We seek to only begin AI projects2 that implement tools and algorithms that are respectful to the individuals and communities that are represented by the information in our museum, library, and archival collections. We aim to be proactive in identifying and documenting biases and methodologies when building and implementing such tools and making the documentation available to audiences that will interact with the resulting products. We recognize that technology evolves over time and that our efforts must also evolve to ensure our ethical framework stays relevant and robust. We encourage any person, community, or stakeholder involved with or affected by said tools and algorithms to provide feedback and point out any concerns.

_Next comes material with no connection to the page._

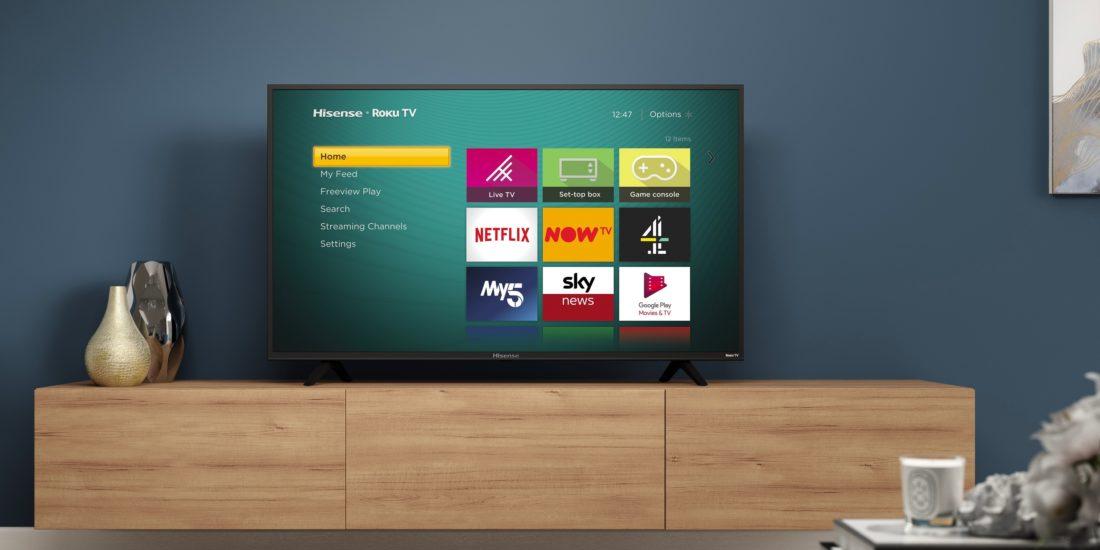 Roku: Streaming-Hersteller expandiert nach Europa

We acknowledge the opportunities that AI tools present for cultural heritage organizations:
As digitization of museum, library, and archival collections has become more prevalent, there is a need for tools to make digitized data available to our audiences.
AI tools can be used to make museum, library, and archival collections more discoverable to the public by efficiently extracting, summarizing, and visualizing vast amounts of data.

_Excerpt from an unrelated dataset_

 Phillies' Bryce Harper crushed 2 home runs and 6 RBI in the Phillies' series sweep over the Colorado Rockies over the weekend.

AI tools can help us become more representative of our audiences, through surfacing the histories of marginalized people and groups.
We urge anyone contemplating an AI project to consider:
Is it the appropriate technology to solve the problem?

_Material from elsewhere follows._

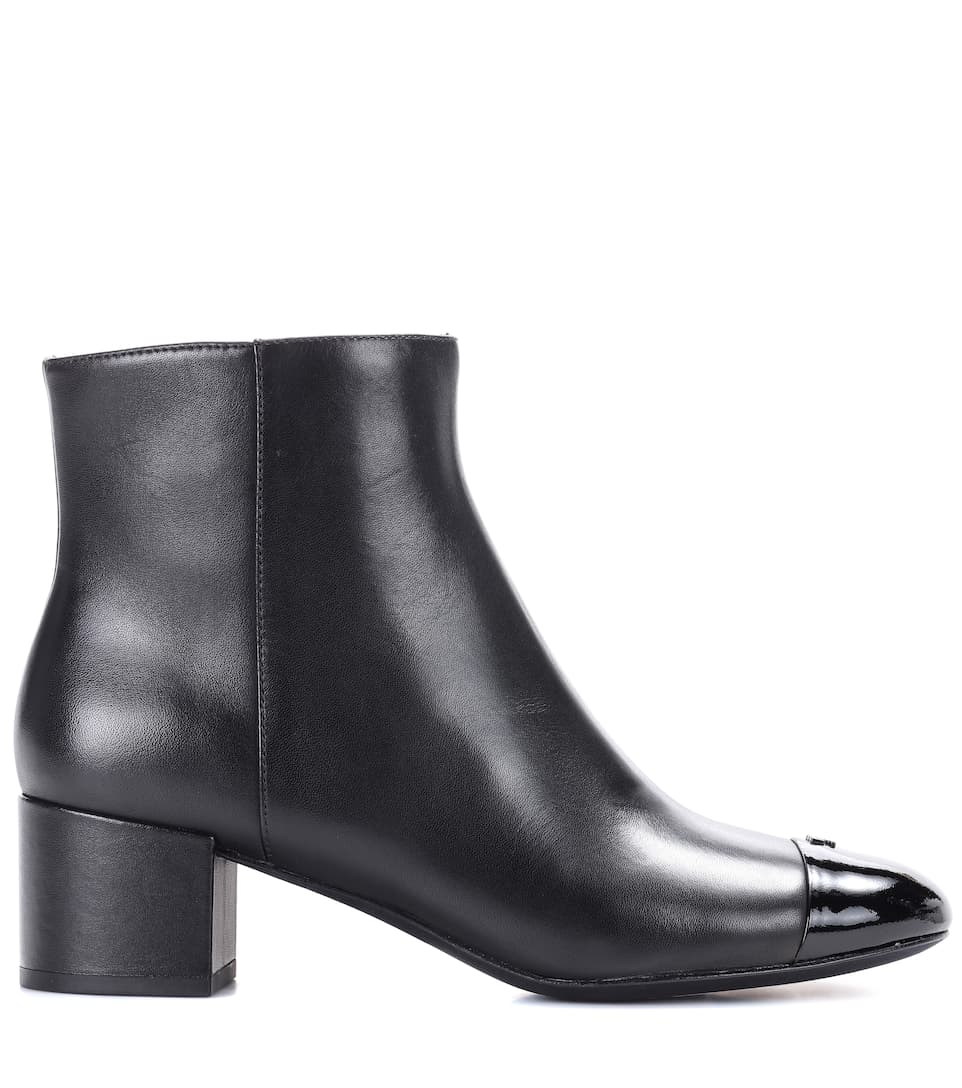Tory Burch Ankle Boots Shelby aus Leder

The development of AI tools often requires the use of specialized computational hardware, the production of which relies on mining of rare earth metals, and the operation of which can have a large carbon footprint. What is the environmental impact of choosing this technology or tool?
There are no unbiased methodologies, datasets, collections, algorithms, or tools. Therefore, what are the biases in the methodologies, datasets, collections, algorithms, or tools you wish to use?
We strive to promote the following actions when implementing AI tools:
Documentation of the biases in any methodologies, datasets, collections, algorithms, or tools.
Documentation of transparent data statements that outline the intent of methodologies, datasets, collections, algorithms, or tools.
Creation of positionality statements of the creators of datasets or algorithms behind AI tools.
Documentation of potential risks and regular updating of these risks as technology changes.
Solicitation and inclusion of feedback from relevant members of the community.
We strive to recognize the following when implementing AI tools:
Everyone at the Smithsonian is involved in data collection, creation, dissemination, analysis, as a stakeholder.
If any community or individual is harmed by the use of a technology, then that is one too many.
We strive to promote the following when partnering with outside organizations on AI tools or projects:
We should seek projects and partnerships that adhere to our institutional values.
We should not enter into contracts of collaborations with industry or other partners for the use of tools with unspecified or undisclosed methods and biases.
We should require potential partners who create AI and machine learning tools to explicitly evaluate and state if the datasets or data descriptions used in these tools was collected without consent, or contains offensive or racist descriptions before we agree to use these tools.
Version drafted in Spring 2022 by members of the Smithsonian AI & ML community of practice. Comments and suggestions welcomed at SI-DataScience@si.edu.
References
Bender, E. M., Friedman, B. 2018. Data Statements for Natural Language Processing: Toward Mitigating System Bias and Enabling Better Science. https://aclanthology.org/Q18-1041.
Denton, E., Hanna, A., Amironesei, R., Smart, A., Nicole, H., Scheuerman, M. K. 2020. Bringing the People Back In: Contesting Benchmark Machine Learning Datasets. Proceedings of ICML Workshop on Participatory Approaches to Machine Learning (https://arxiv.org/pdf/2007.07399.pdf).
Murphy, O., Villaespesa, E. 2020. AI: A Museum Planning Toolkit (https://themuseumsainetwork.files.wordpress.com/2020/02/20190317_museums-and-ai-toolkit_rl_web.pdf).
Schwartz, R., Dodge, J., Smith, N. A., Etzioni, O. 2019. Green AI. https://doi.org/10.48550/arxiv.1907.10597.
Stanford Special Collections and University Archives Statement on Potentially Harmful Language in Cataloging and Archival Description (https://library.stanford.edu/spc/using-our-collections/stanford-special-collections-and-university-archives-statement-potentially).
Footnotes
The term “AI tools” includes a variety of technologies that seek to create decision-making software. Some examples include facial and speech recognition, machine learning based optical character recognition, language translation, natural language processing, image recognition, object detection and segmentation, and data clustering. Common commercial examples include virtual assistants such as Siri or Alexa, website search and recommendation algorithms, and tagging and identification of people in images on social media platforms.↩︎
The term “AI project” refers to an intentional effort to utilize or create an AI tool in research or in an existing workflow.↩︎